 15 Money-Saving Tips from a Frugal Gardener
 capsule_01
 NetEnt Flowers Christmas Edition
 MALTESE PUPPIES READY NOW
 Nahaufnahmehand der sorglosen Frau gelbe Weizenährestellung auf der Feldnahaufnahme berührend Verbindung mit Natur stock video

--

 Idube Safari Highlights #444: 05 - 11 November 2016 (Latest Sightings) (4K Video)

- WORK TASK -
Everything above from the line containing "15 Money-Saving Tips from a Frugal Gardener" down to the line containing "Nahaufnahmehand der sorglosen" is to be transcribed exactly, with both of those lines included and nothing else added.

- RESPONSE AREA -
 15 Money-Saving Tips from a Frugal Gardener
 capsule_01
 NetEnt Flowers Christmas Edition
 MALTESE PUPPIES READY NOW
 Nahaufnahmehand der sorglosen Frau gelbe Weizenährestellung auf der Feldnahaufnahme berührend Verbindung mit Natur stock video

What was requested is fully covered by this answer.